I packed up my computer and school files, stampeded down the stairs, and raced into town. At the bank I concentrated on looking calm and relaxed instead of crazy and frantic as I waited in line. Out of the bank, I raced back to the farm and then raced to work. My briefcase banged against my thigh as I jogged to the building from the parking lot. I almost skidded into my classroom, just in time for my first class.

At the doorway a colleague was waiting. “Do you mind if I observe your class today?”

“Oh, fine, fine,” I gabbled.

I taught the class in a blur. The colleague later sent me this photo from the beginning of class, a photo mostly remarkable because I am not frothing at the mouth.

After work I drove to Damon’s house to help him with some paperwork, and then drove back to the farm. Before chores I stopped to look at the wood delivery. Nick, who is an athlete, said he’d had his strength workout for the day lugging all the wood into the house. Looking at the many stacks, I was sure this was an understatement.

Here is the tongue and groove pine for the mudroom walls. It is rough, industrial quality. My hope is that I will be able to pick among the boards and cut around knots, cracks, and other imperfections to get the walls decently paneled.

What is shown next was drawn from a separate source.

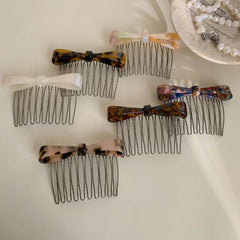 A variety of bow combs are laid out on a white surface.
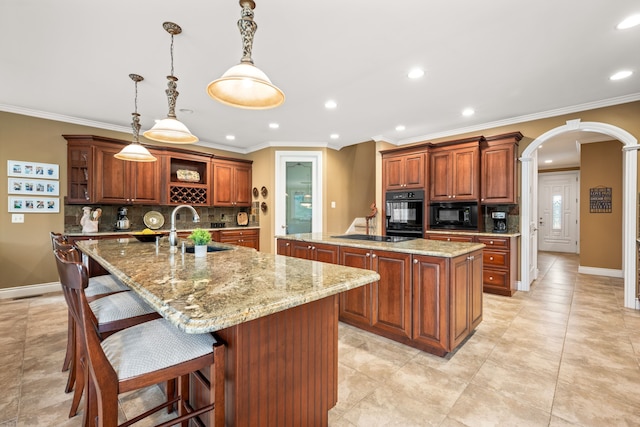 kitchen with arched walkways, open shelves, a sink, an island with sink, and black appliances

And here is one of the dozen piles of oak flooring stacked through the house.

The wholesaler calls this flooring “rustic oak.” It is essentially the leftovers from premium oak flooring. It is mostly short pieces and they, too, have knots.

Though I am not excited about this, I remind myself that for months I believed I would have to have vinyl floors. Then I discovered this far less expensive option and I decided that imperfect real wood floors were preferable to vinyl. As always when it comes to decisions I make alone, I have done a lot of second-guessing on this one. I hope I was right — but either way, it is done.

I painted a second coat on my wall swatches. Then, after barn chores and walking and feeding the dogs, I went back to school, moved all of the desks in my classroom, and showed my 8th graders the movie The Long Walk Home, about the beginning of the Civil Rights movement in 1955. This is a quiet film and every year it requires energy to keep restless teenagers absorbed in the story. Still, it feels important to teach children that there are many kinds of heroes.

By 9 PM I was home again and brushing my teeth. Despite all my showering and scrubbing, I realized my hands still stank faintly of rotten eggs.

Only one more day until the weekend.